O senhor deu uma refugada, torceu os beiços um no outro, meneou a cabeça e disse: “estou a bem tempo aqui e não vi cutia alguma por aqui...Naquele momento foi à vez de ADM cerrar os cenhos e a testa, dar um recuada e continuar: “Ué, como não? A senhora acabou de dizer que passa”.

- Então, pergunte novamente para ela?

O senhor balançava uma bolsa em forma de pêndulo na frente das pernas, quando tomou tino do que ouvira, falou: “Na realidade estou aqui preocupado, porque preciso arrumar um lugar para ficar, ainda hoje”. ADM ficou sentida e estupefata com a situação dele, pois já eram quase cinco horas da tarde.

Saído debaixo dos escombros e raízes de uma frondosa árvore, comendo pão com algo dentro, caminhou em direção deles um rapaz que aparentava trinta e poucos anos e solícito ofereceu ajuda: “Estou comendo e ouvindo a conversa de vocês e para mim, quando duas pessoas não se acertam é porque estão com fome. Tire um pedaço cada um e coma, que as coisas se acertam. Sanduba de mortandela”.

Tanto ADM quanto o senhor estranharam a atitude do moço, sobretudo porque o que está sendo falado não era sobre fome e comida e claro, numa cidade como aquela, ninguém oferecia nada para ninguém. Porém, fizeram caso do maltrapilho e ambos em uníssono procuraram corrigi-lo: “Não é mortandela que fala e sim, mortadela”. E ratificaram: “Você está comendo sanduiche de mortadela”.

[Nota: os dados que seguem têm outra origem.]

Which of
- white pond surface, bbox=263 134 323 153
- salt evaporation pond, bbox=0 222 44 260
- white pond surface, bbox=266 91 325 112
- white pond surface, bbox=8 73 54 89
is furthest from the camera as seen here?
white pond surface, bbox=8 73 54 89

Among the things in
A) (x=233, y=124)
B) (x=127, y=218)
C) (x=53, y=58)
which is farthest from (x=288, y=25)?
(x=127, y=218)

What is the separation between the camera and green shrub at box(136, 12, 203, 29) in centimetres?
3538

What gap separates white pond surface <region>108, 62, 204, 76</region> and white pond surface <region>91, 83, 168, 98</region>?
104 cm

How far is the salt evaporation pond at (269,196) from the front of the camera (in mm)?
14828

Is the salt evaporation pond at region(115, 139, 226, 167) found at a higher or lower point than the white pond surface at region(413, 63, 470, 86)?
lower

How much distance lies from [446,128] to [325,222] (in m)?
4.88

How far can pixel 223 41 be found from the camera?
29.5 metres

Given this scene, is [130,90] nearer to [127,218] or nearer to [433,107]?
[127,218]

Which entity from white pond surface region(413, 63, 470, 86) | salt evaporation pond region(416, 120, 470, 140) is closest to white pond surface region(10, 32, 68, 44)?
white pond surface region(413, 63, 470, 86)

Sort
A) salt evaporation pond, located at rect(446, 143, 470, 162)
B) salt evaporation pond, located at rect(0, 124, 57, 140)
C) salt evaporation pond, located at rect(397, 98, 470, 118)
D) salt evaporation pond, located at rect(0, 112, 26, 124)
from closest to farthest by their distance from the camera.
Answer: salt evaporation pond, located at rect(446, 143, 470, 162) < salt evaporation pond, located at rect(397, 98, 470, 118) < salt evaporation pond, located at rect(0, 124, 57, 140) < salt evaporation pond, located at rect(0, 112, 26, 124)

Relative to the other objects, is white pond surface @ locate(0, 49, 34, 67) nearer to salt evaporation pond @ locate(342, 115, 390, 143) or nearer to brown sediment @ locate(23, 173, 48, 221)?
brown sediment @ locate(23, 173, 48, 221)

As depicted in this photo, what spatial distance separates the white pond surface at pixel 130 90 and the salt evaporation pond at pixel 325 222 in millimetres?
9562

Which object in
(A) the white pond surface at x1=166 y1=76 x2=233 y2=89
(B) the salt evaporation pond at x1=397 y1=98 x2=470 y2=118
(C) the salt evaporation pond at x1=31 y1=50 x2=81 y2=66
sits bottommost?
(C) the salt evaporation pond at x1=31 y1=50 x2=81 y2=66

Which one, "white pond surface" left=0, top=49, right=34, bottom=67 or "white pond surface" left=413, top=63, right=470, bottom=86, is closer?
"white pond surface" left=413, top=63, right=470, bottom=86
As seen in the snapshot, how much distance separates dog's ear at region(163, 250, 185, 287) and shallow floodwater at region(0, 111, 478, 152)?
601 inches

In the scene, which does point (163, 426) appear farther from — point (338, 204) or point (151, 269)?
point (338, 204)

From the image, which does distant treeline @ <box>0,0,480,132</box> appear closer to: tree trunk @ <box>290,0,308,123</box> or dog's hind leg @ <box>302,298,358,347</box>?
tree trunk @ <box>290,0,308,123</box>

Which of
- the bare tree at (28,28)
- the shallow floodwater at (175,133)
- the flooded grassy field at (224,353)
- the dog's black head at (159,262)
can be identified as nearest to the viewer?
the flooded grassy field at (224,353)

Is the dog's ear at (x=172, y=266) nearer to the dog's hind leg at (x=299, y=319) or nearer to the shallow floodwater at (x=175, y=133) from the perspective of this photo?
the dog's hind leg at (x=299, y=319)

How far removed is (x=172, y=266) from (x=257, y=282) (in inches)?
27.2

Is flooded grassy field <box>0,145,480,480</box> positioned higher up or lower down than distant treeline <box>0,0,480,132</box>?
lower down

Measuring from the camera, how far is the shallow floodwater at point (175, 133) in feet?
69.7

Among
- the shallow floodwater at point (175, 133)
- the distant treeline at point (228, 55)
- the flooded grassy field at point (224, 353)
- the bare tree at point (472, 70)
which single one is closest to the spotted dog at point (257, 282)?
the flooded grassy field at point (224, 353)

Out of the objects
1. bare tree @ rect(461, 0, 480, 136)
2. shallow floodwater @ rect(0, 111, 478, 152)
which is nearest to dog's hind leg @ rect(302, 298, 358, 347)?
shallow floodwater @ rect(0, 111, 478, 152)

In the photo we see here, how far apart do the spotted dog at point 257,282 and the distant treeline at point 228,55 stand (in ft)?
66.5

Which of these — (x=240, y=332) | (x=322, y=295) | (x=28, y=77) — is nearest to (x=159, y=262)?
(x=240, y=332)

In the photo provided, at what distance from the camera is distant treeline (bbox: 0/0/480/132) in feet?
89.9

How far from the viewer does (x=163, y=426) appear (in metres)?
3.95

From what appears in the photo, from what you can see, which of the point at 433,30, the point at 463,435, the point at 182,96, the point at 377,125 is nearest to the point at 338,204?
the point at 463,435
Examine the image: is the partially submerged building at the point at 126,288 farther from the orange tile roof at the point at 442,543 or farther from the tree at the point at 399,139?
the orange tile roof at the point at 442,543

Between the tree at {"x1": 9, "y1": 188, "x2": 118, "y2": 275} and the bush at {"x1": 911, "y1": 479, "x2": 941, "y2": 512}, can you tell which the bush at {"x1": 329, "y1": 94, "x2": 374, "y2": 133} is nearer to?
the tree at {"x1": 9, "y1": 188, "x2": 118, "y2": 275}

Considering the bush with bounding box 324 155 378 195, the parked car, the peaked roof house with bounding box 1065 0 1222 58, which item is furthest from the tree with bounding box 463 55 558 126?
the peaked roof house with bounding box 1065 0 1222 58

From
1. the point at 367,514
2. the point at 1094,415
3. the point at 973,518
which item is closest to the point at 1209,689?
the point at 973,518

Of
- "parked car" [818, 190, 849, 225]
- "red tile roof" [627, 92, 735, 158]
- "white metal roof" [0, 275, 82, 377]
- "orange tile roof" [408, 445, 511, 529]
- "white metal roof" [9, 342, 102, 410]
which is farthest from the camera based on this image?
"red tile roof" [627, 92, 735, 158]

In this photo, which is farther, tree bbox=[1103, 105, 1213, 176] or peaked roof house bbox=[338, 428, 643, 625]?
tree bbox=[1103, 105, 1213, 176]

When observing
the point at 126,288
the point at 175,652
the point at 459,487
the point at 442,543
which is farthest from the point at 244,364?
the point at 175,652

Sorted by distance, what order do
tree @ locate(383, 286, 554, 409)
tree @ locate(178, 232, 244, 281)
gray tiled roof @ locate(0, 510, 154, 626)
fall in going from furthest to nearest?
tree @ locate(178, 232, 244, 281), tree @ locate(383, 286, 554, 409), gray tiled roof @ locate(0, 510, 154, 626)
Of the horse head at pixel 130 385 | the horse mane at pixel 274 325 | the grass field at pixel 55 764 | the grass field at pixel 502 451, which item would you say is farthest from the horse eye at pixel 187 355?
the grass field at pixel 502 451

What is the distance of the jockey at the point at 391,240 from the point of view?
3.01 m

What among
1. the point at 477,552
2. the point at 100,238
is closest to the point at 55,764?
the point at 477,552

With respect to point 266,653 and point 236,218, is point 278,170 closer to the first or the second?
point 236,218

- Mortandela ou mortadela, estou enchendo é o meu pandu; que vazio não me leva à lugar nenhum! – todos sorriram.

O Maltrapilho disse-lhes que poderia solucionar o problema de ambos, porque o cutia passava ali sim; e na rua que ele morava teria uma casa para alugar, o que poderia salvar a noite do senhor. ADM alegrou-se com o que ouviu e voltou-se para ele: “Que ótimo! Mudei faz poucos dias e estou meio perdida. A rua da minha casa é perto do supermercado Grilo”.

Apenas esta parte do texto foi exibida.